_WHAT YOU SHOULD DO_
Gather every line of the entries that includes the word "name".

(Stored items)
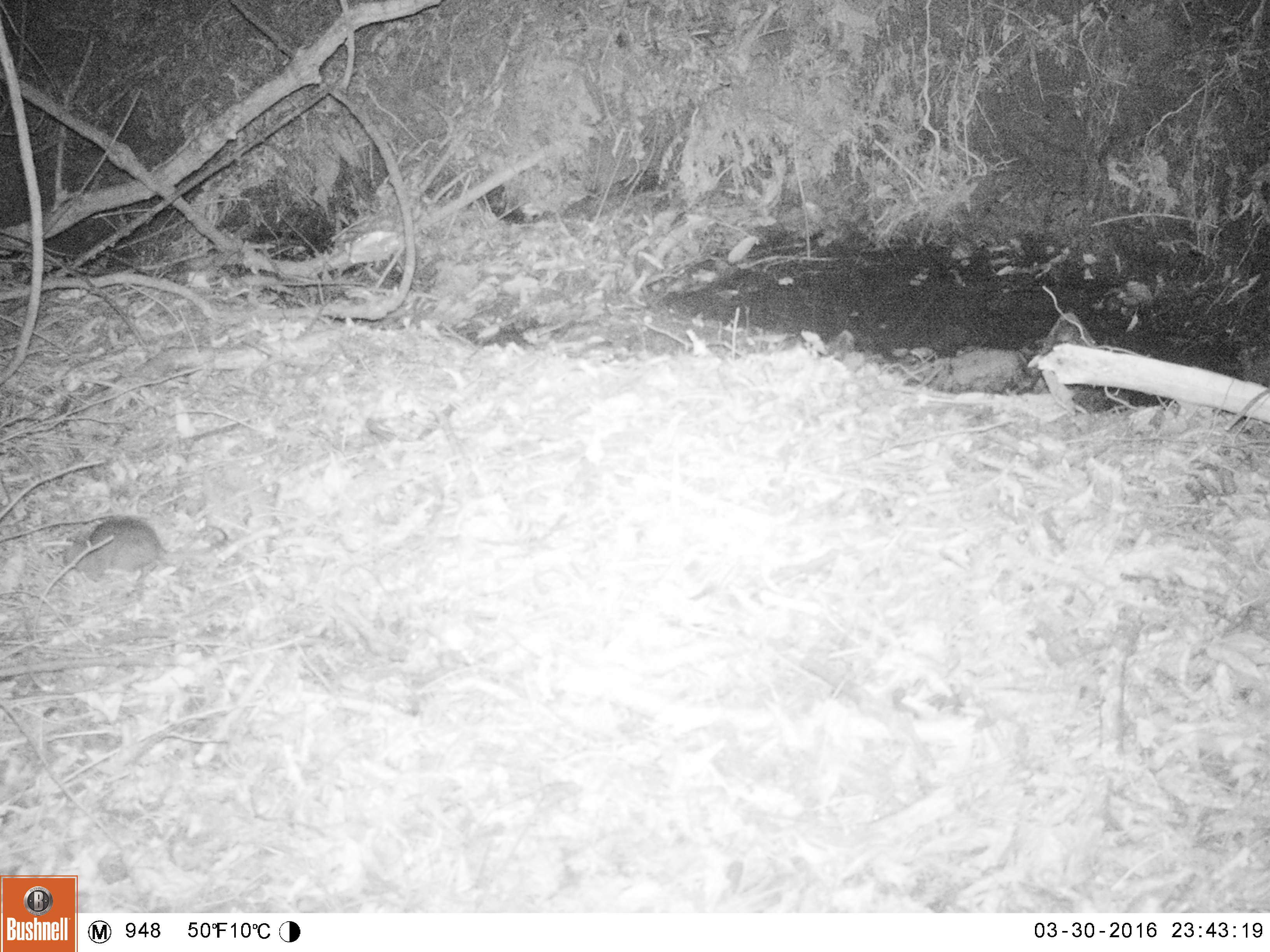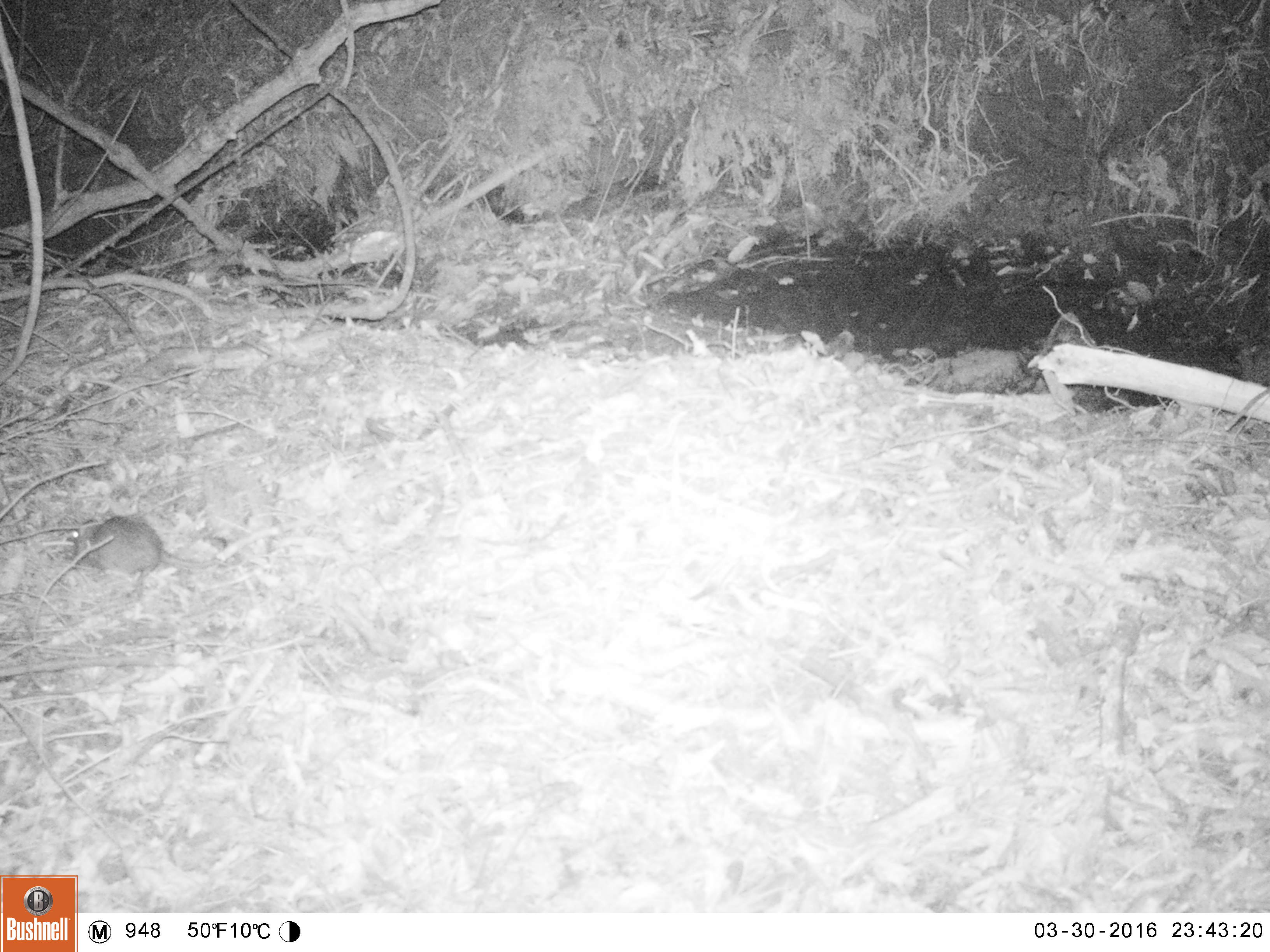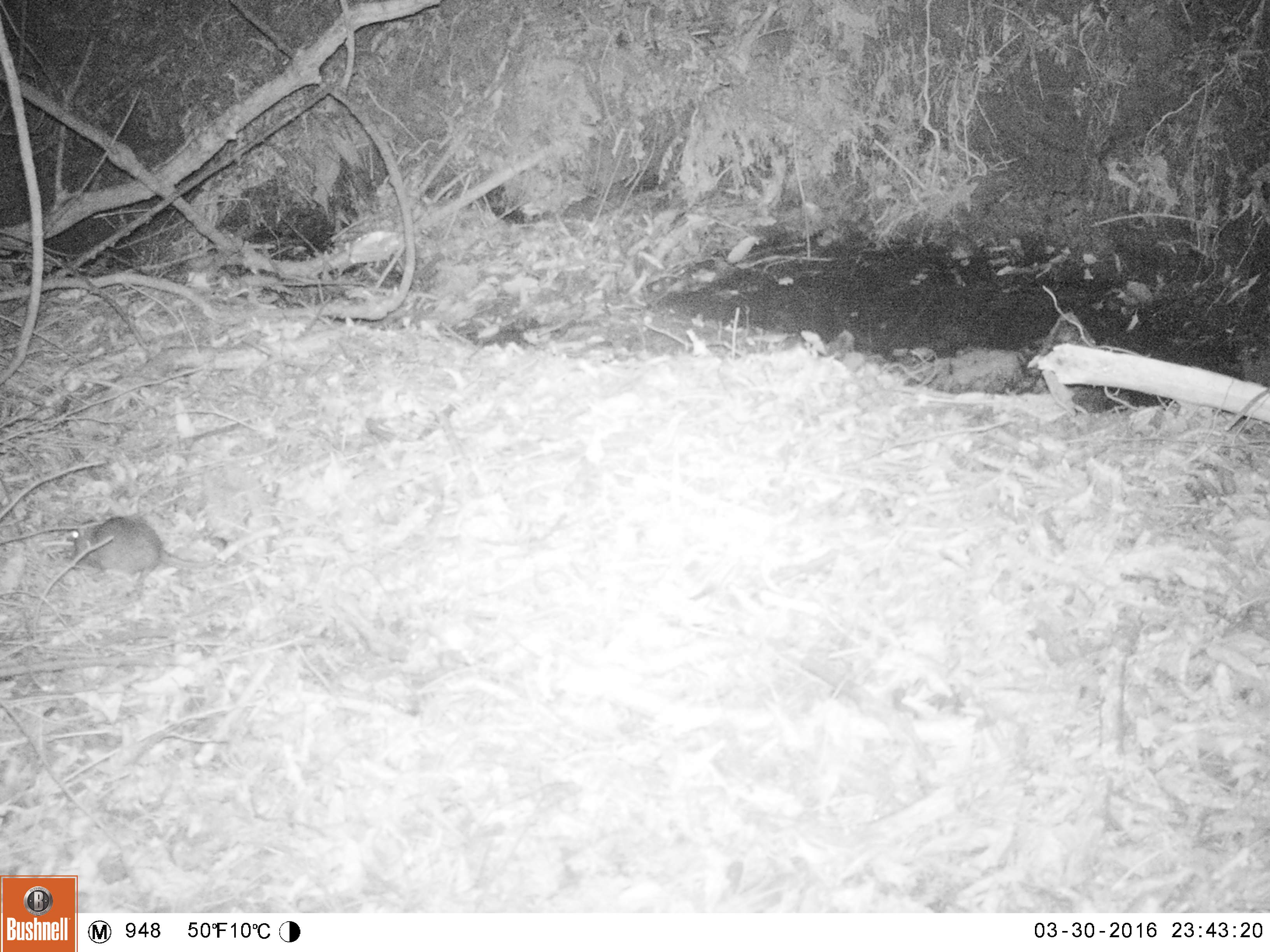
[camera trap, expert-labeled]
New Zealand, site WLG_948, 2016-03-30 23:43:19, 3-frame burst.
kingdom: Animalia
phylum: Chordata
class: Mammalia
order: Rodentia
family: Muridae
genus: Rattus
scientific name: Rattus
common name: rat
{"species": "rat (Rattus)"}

---

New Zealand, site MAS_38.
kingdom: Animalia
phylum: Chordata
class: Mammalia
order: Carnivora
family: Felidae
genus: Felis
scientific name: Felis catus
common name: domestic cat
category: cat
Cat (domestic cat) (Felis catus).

...

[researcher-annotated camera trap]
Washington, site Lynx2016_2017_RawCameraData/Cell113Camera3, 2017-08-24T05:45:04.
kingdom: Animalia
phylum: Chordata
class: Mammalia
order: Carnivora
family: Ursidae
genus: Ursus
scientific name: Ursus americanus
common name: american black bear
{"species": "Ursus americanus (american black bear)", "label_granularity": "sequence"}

_EXERCISE SOLUTION_
scientific name: Rattus
common name: rat
scientific name: Felis catus
common name: domestic cat
scientific name: Ursus americanus
common name: american black bear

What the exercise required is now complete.